Data is now central to our biggest decisions at ANZ and that means asking some key questions: What do our customers want? What do our stakeholders and shareholders need? What does the data need to do differently to enable us to provide those services and outcomes?
"In any crisis, you need to have the most current data available at the fingertips of decision makers to enable quick decision making.”
This shift needs to be made efficiently and effectively; it must address the cost of our legacy infrastructure and it must be done in a manner that gives confidence to all authorised users at any point in time.
Successful data projects conducted in banks tells us they're not technology projects. If we view data with just a technology lens, we risk missing the boat. Data projects should actually focus on outcomes for customers, then understand how processes need to adapt to allow the data to flow where it needs to. Finally, projects must understand where we need technology to support.
Data in a crisis
In any crisis, we need the latest data at the fingertips of decision makers to enable rapid decisions. The COVID-19 pandemic and recent bushfires in Australia graphically demonstrate that need. But really crises just emphasise what should be happening with data anyway.
Data needs to be available ‘end to end’ (from when a customer enters our channels, to when the issue is addressed, to the follow up required with that customer to understand how that intervention has improved their outlook).
Embedding data is about much more than a reporting function churning out reports - the world is way beyond that. Increasingly, all executives need to understand what behaviours we want to drive, what products we want to build for customers, how we enable those from a process standpoint and how we enable them from a technology standpoint.

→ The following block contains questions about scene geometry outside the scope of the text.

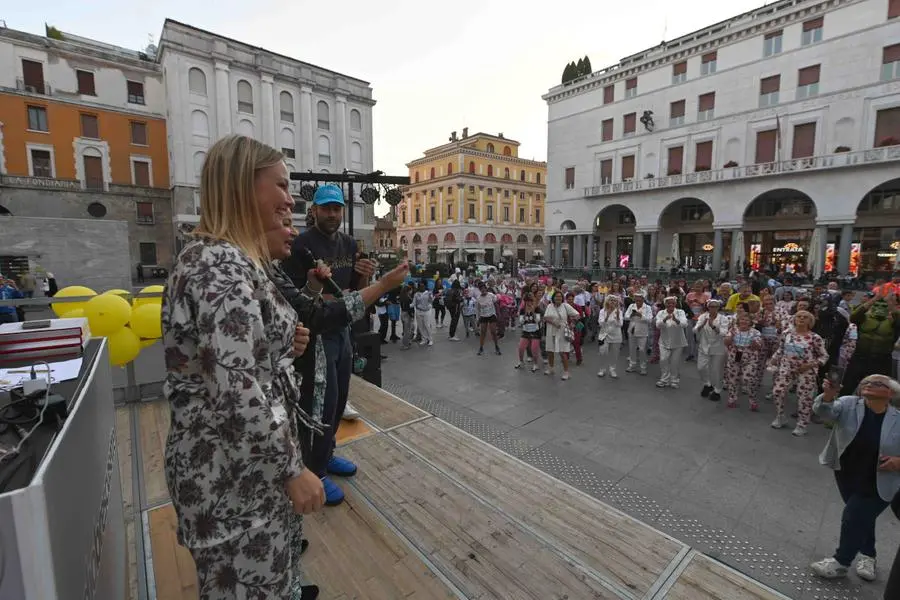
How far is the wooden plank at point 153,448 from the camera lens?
3105mm

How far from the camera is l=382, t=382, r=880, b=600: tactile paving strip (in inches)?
115

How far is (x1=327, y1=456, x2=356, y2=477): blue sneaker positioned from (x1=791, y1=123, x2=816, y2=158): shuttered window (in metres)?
31.4

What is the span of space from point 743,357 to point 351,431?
238 inches

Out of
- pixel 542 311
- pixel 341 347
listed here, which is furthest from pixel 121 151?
pixel 341 347

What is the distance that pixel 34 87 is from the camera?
28016 millimetres

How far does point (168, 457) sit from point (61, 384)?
0.53 meters

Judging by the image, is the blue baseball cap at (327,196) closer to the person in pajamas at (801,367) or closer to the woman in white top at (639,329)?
the person in pajamas at (801,367)

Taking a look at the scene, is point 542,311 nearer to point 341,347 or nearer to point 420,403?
point 420,403

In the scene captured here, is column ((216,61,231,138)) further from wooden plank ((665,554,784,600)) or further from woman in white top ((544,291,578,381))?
wooden plank ((665,554,784,600))

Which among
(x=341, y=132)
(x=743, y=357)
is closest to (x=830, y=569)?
(x=743, y=357)

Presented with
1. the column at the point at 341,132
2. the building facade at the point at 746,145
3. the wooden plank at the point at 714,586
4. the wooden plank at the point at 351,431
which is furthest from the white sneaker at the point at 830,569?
the column at the point at 341,132

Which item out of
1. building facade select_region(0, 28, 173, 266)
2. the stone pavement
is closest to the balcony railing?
the stone pavement

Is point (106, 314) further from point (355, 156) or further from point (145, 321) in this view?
point (355, 156)

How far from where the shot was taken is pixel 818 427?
5664mm
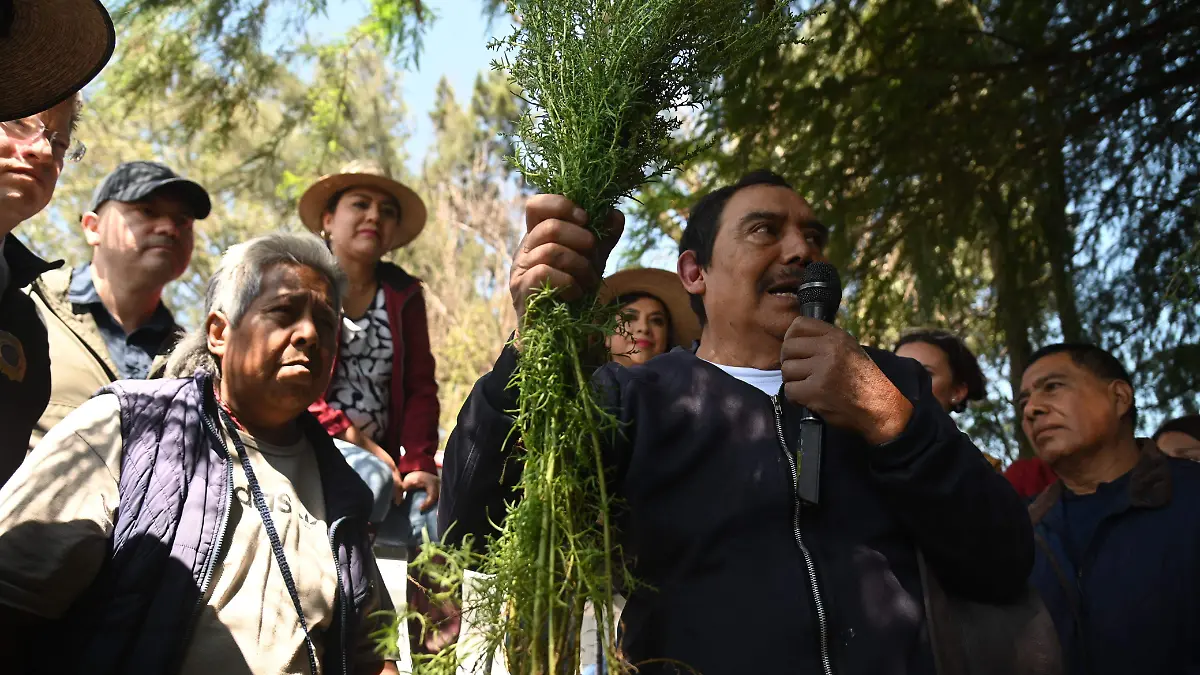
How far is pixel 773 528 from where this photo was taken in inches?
89.7

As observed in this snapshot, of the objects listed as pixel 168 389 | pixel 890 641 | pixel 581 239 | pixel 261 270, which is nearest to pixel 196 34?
pixel 261 270

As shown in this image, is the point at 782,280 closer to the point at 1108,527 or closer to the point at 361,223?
the point at 1108,527

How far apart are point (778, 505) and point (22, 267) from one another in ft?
7.01

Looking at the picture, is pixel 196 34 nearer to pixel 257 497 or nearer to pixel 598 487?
pixel 257 497

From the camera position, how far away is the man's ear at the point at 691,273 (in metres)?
2.93

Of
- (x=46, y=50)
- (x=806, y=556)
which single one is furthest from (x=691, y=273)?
(x=46, y=50)

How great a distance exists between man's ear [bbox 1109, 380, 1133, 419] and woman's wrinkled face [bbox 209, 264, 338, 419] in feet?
9.49

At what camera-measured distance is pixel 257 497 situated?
2793 mm

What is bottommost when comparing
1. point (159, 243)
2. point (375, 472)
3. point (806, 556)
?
point (806, 556)

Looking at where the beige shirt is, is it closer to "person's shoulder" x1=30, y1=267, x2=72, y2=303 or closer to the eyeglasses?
the eyeglasses

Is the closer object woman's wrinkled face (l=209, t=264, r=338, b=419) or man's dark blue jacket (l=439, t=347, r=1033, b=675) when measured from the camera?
man's dark blue jacket (l=439, t=347, r=1033, b=675)

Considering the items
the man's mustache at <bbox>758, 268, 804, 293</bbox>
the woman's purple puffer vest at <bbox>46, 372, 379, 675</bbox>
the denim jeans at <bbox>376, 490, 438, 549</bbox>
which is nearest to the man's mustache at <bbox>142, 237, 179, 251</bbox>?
the denim jeans at <bbox>376, 490, 438, 549</bbox>

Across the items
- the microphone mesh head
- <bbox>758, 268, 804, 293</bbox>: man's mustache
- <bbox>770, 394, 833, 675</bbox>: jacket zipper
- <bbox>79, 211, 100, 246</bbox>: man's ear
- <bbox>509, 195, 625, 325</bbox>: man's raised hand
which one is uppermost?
<bbox>79, 211, 100, 246</bbox>: man's ear

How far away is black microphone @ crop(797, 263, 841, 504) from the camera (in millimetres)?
2268
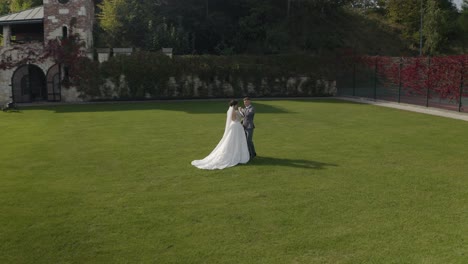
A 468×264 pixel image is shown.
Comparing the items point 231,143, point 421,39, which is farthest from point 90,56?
point 421,39

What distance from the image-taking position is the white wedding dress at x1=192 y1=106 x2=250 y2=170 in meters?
→ 14.8

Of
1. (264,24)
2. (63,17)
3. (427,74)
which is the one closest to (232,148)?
(427,74)

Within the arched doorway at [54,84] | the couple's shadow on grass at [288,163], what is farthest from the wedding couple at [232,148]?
the arched doorway at [54,84]

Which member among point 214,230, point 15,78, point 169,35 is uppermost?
point 169,35

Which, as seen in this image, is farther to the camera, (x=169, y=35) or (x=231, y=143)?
(x=169, y=35)

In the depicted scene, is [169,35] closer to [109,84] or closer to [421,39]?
[109,84]

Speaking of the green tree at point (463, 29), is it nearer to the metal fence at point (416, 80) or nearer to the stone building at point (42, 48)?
the metal fence at point (416, 80)

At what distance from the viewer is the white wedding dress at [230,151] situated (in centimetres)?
1481

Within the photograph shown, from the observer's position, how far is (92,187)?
12.3 metres

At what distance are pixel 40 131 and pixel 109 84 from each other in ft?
62.0

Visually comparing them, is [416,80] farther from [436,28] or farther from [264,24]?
[436,28]

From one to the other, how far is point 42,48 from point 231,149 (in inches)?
1178

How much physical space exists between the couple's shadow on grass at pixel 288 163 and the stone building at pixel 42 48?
28.8 meters

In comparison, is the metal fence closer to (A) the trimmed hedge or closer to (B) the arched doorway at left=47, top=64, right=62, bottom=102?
(A) the trimmed hedge
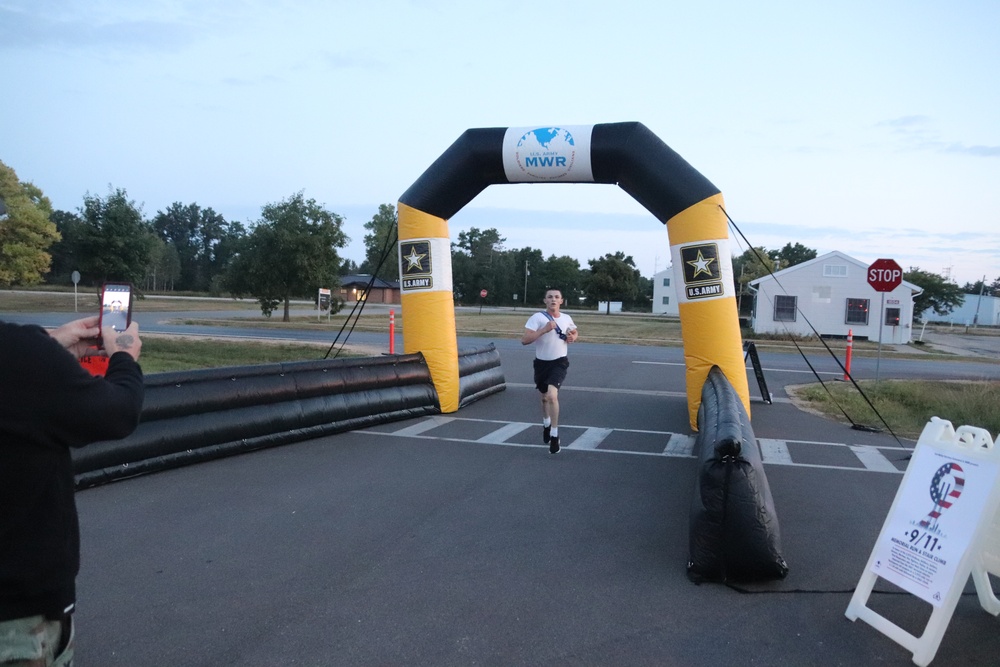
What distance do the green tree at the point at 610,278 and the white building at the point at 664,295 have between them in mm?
3046

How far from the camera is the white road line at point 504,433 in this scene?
32.5ft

Data needs to be consistently available to different decision makers and stakeholders (including regulators) which means we must ensure we have confidence in the source of the data and calculations made with it, how it’s assembled and stored.
With that, we can have a constructive dialogue focused on decisions we can make. Without it, management teams can sink into ‘my data vs your data’ traps that frustrate progress.
Ongoing investments in data quality drive faster decision making, faster reporting and automation. It all fits together. We want to be more proactive about knowing what levers the bank and our customers can pull in a crisis. It’s a combination of customer-driven propositions and data processes backed by technology which can help us accelerate.
Useful data and trust in the brand
My team at ANZ has two main customers: the external customer whose financial wellbeing we’re trying to help improve. And the internal decision makers who we’re trying to help make faster decisions which are transparent to the customer.
Before we can help a customer, that customer must first trust we will use that data for their benefit and they will be engaged with us in the process. That means building the muscles that pull data out from legacy ‘locked boxes’, engage with customers on propositions, and ask permission to engage on it.
“Open banking” is spurring both established banks and new challengers to do more. It will drive initiatives like comparison sites which will encourage competition. At the heart of open banking is a way of using data which is actually what banks should have been doing anyway.
At the heart of that is trust, given that open banking will happen at a customer’s request. At ANZ, to build that trust, we have a very strong data governance function. We have a set of ethical principles which we use to gauge each of our use cases.
We ask a series of questions for each use case: who wants the data? What is the data? What do they want to do with it and why? We gauge the answers against these ethical principles to make sure we're really comfortable that we're protecting customers and that the data is being used for good. These are questions we were already asking so as we accelerate we can embed these principles into future technologies.